What Is Past Tense Of Swing? | Simple Rule And Uses

The past tense of swing is swung, and the past participle is swung too.

Swing is one of those verbs you learn early, then second-guess later. You see it in playground stories, sports write-ups, and classroom writing. Then you try to put it in the past and your brain stalls. Is it swinged? Swang? Or something else?

If you’re here because you typed “what is past tense of swing?” you’re in the right spot. You’ll get the correct forms right away, then you’ll get clean patterns, real sentences, and quick checks that stop mistakes before they land in your work.

Past Forms Of Swing At A Glance

English keeps a small set of irregular verbs that don’t use -ed in the past. Swing sits in that group. Use the forms below any time you write about a completed action or a finished time period.

Form When You Use It Quick Model
Base: swing Present, habits, later on I swing on the rings after class.
Third-person: swings He/She/It in the present She swings the bat fast.
Present participle: swinging Ongoing action, -ing phrases They are swinging side to side.
Simple past: swung Finished action in the past He swung the door open.

#### [To-do list]
#1 From the page on the past tense of swing, return the passage between "English keeps a" and "rings after class.", inclusive.
#2 According to the page on the past tense of swing, what is the past participle of swing?
#3 Write what comes next in the page on the past tense of swing, picking up after its last line.

#### [Data supplied]
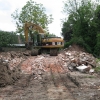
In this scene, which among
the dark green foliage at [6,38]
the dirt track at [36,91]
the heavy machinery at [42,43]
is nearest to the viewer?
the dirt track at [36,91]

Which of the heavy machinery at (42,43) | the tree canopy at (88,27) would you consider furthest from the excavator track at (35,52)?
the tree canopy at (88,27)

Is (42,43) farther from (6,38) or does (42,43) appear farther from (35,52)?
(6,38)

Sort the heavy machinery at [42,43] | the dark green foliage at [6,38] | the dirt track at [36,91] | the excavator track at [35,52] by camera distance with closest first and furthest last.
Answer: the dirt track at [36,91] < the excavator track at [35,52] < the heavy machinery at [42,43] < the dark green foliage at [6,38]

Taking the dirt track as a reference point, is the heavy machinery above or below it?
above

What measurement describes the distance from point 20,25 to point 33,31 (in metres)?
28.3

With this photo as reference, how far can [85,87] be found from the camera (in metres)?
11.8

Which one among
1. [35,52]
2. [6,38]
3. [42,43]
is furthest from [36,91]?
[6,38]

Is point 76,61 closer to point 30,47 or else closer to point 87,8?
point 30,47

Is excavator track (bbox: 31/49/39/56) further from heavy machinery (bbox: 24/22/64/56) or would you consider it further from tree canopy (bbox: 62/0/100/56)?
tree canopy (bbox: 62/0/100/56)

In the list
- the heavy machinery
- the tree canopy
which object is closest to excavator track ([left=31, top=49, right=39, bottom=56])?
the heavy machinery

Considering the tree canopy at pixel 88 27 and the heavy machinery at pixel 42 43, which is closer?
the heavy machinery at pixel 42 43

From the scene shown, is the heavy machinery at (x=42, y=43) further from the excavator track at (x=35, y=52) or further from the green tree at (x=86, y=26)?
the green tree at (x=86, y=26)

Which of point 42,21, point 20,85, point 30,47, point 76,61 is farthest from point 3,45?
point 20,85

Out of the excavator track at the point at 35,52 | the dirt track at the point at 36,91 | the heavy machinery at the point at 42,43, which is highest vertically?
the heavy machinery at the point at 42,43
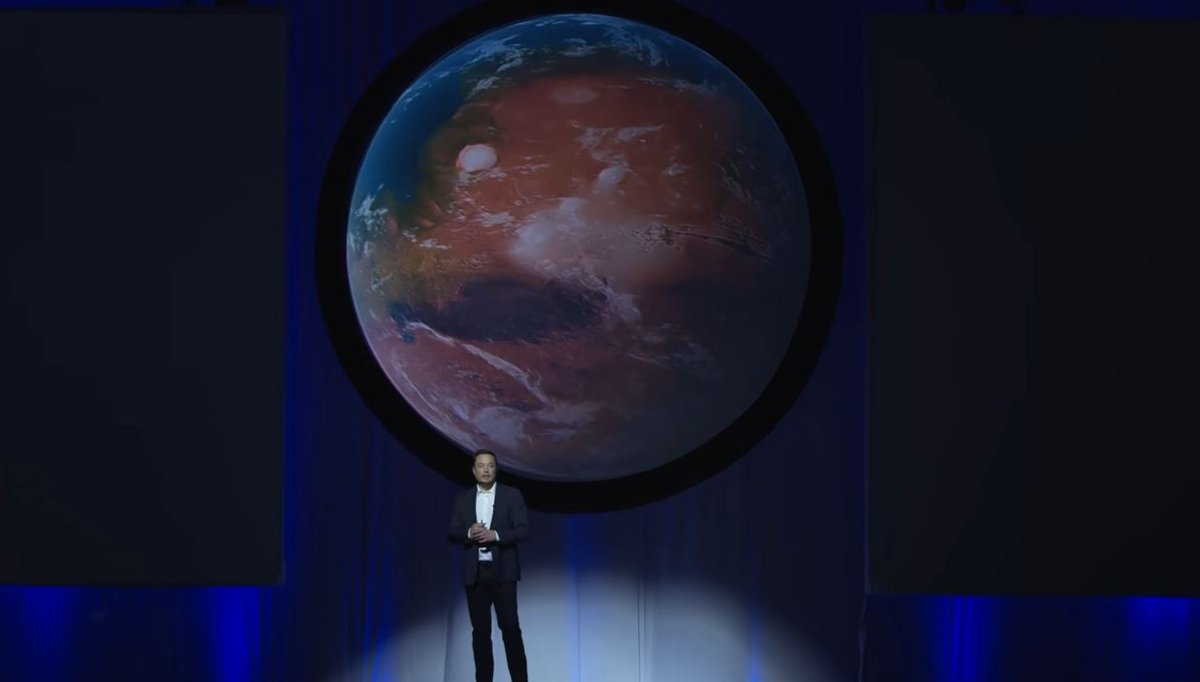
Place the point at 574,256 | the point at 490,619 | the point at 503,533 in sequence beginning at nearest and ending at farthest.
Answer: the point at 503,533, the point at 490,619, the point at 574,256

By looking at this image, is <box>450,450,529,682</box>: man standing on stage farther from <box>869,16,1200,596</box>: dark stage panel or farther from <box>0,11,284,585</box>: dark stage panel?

#### [Expected results]
#1
English keeps a small set of irregular verbs that don’t use -ed in the past. Swing sits in that group. Use the forms below any time you write about a completed action or a finished time period.

Form When You Use It Quick Model
Base: swing Present, habits, later on I swing on the rings after class.

#2 Swung.

#3
Past participle: swung With have/has/had, passive voice She has swung the bat before.
Noun: swing The motion, the seat, a change The swing was slick after rain.
Idiom: in full swing Activity fully started The festival is in full swing.
Idiom: swing by Visit briefly I’ll swing by after dinner.

Why Swing Becomes Swung

Most regular verbs form the past with -ed: walk → walked, open → opened. Swing does not follow that pattern. It is irregular, so it changes its vowel sound and ends in -ung.

That -ung ending shows up in a small cluster of verbs: swing → swung, cling → clung, sling → slung, fling → flung, dig → dug. You don’t have to memorize a long list to get value from this. Just notice the shape: a short vowel shift plus -ung.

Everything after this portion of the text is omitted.